▸ Requirement:
In the listing below, locate the line containing "Given what is"; reproduce that line and all lines that follow it, unchanged.

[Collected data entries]

[START]

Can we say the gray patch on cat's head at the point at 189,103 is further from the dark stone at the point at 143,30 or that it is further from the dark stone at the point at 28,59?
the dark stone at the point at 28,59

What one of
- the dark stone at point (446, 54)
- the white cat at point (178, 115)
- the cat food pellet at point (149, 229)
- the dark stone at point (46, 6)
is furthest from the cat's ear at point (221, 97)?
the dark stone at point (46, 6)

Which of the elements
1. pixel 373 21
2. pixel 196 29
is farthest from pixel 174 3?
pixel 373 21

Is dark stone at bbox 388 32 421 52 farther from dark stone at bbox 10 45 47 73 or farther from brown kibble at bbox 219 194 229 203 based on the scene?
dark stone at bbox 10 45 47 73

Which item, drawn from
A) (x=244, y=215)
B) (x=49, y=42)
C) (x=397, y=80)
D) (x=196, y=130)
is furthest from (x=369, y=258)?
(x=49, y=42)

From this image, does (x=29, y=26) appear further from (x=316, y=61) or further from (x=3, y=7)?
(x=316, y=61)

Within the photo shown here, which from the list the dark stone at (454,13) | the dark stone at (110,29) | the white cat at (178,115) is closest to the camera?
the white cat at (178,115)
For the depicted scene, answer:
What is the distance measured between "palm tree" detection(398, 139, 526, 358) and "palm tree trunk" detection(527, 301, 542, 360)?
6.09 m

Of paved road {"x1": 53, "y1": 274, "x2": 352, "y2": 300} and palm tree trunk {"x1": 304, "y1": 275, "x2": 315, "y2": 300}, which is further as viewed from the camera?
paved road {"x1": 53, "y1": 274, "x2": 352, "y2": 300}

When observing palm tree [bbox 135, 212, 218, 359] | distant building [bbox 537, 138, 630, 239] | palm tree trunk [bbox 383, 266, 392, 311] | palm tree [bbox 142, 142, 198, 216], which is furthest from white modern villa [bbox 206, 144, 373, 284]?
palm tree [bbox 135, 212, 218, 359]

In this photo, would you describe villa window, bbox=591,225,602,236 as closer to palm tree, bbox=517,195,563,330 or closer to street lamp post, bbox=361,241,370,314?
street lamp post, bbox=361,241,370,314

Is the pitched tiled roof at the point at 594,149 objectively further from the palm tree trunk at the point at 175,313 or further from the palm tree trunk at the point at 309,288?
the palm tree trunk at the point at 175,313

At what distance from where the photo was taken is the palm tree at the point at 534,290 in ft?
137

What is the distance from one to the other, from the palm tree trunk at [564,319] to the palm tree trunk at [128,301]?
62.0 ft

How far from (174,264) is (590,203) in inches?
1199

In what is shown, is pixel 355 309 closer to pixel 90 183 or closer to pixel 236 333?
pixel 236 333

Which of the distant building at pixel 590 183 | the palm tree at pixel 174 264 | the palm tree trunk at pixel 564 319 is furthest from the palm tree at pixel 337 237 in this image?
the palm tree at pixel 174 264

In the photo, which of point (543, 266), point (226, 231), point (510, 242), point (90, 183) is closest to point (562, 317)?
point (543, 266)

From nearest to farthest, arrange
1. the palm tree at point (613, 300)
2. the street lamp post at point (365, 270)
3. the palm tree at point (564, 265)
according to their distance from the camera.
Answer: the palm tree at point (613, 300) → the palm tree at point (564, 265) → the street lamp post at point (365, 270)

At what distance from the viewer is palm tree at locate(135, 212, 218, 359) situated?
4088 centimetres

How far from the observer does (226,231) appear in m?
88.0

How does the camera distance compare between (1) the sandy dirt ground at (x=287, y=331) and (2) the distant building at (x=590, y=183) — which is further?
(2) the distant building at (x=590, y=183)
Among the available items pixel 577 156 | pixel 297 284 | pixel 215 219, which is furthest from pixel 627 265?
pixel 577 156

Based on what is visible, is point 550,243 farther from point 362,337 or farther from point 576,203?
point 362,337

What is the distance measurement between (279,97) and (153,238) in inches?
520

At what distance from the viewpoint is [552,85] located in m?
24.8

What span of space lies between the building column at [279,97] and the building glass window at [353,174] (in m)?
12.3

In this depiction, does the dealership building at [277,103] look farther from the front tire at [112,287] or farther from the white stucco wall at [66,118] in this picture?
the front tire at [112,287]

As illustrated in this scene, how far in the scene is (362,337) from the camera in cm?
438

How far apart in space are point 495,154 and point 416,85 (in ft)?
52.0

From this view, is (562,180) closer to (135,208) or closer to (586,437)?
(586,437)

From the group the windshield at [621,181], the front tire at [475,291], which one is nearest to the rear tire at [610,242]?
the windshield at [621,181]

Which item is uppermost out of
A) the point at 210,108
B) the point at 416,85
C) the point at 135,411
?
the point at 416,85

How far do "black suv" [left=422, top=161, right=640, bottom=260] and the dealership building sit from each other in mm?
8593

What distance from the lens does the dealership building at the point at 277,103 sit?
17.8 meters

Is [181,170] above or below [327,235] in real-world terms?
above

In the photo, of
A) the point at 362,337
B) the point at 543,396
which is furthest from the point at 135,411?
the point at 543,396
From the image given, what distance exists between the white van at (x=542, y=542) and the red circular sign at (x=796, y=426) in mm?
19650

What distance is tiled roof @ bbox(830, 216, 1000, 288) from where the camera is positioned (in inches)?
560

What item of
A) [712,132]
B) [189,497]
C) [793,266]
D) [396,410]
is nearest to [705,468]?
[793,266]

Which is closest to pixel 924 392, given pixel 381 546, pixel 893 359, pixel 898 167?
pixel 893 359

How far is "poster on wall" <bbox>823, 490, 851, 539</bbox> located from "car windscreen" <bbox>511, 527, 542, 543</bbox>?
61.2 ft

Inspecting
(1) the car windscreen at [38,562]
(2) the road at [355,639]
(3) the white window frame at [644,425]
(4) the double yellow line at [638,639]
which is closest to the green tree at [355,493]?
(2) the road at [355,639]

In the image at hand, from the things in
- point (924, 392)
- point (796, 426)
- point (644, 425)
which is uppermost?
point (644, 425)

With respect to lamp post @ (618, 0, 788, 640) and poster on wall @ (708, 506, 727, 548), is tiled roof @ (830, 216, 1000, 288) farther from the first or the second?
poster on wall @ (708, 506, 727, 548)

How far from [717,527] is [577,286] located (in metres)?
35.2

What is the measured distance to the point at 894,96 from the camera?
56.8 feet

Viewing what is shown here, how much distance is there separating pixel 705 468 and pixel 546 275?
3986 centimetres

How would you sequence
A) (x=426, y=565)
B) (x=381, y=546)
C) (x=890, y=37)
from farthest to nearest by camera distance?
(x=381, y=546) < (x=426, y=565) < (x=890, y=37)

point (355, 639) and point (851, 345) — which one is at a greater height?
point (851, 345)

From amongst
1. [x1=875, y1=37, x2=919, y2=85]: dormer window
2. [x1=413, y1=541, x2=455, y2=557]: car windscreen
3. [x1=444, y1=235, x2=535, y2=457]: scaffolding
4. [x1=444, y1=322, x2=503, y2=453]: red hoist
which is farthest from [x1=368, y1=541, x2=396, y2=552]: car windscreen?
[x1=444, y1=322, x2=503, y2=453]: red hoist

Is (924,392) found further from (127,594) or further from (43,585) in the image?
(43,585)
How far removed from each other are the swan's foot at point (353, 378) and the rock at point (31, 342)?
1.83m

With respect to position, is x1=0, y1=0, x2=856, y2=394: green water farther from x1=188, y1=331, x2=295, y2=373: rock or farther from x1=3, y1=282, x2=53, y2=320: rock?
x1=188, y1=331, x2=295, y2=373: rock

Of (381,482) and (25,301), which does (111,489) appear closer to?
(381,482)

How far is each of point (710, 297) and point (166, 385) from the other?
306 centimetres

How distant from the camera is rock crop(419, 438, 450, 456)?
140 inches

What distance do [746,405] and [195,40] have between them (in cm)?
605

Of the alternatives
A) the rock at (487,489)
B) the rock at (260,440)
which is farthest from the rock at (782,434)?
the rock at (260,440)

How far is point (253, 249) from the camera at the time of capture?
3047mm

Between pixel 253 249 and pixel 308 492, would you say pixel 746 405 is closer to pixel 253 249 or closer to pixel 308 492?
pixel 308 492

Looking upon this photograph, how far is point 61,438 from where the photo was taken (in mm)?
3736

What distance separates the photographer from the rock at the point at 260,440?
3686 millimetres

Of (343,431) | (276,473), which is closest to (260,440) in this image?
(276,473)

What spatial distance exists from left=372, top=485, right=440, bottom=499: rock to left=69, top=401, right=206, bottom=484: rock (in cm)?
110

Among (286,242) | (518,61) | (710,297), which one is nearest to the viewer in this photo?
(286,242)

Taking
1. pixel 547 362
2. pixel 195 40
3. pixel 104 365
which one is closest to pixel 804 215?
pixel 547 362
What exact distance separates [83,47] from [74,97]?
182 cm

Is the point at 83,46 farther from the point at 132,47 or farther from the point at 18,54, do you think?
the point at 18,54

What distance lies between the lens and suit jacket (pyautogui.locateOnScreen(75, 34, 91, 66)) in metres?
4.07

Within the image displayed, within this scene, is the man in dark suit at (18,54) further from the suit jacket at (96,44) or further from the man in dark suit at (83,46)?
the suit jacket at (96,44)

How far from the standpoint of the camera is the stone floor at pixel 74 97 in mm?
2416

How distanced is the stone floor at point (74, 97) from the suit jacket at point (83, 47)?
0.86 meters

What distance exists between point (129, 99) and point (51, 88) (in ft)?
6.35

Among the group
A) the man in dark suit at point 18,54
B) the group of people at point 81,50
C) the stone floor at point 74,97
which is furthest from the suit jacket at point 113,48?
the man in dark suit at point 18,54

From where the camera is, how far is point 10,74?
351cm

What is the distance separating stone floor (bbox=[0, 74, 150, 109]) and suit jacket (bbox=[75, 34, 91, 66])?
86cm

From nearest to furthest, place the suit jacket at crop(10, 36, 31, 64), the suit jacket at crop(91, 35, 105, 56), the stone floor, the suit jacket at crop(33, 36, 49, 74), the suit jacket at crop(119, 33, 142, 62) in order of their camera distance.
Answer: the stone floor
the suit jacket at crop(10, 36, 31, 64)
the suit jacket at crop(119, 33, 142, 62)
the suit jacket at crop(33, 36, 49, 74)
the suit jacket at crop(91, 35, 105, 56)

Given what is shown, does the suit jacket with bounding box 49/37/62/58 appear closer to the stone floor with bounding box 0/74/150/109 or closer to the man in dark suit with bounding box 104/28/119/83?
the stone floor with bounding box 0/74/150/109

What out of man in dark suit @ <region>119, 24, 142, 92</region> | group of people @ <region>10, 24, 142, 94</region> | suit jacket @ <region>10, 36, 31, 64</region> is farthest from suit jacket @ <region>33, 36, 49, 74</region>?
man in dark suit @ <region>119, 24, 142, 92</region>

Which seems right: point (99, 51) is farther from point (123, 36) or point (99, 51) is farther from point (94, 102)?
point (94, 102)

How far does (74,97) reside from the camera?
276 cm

[END]

▸ Exercise answer:
Given what is shown, does the suit jacket with bounding box 49/37/62/58 appear closer to the stone floor with bounding box 0/74/150/109 or closer to the man in dark suit with bounding box 104/28/119/83?
the stone floor with bounding box 0/74/150/109

What out of man in dark suit @ <region>119, 24, 142, 92</region> | group of people @ <region>10, 24, 142, 94</region> | suit jacket @ <region>10, 36, 31, 64</region> is farthest from suit jacket @ <region>33, 36, 49, 74</region>?
man in dark suit @ <region>119, 24, 142, 92</region>

Which seems right: point (99, 51) is farther from point (123, 36) or point (99, 51) is farther from point (94, 102)?
point (94, 102)

How far does (74,97) reside from the camera?
276 cm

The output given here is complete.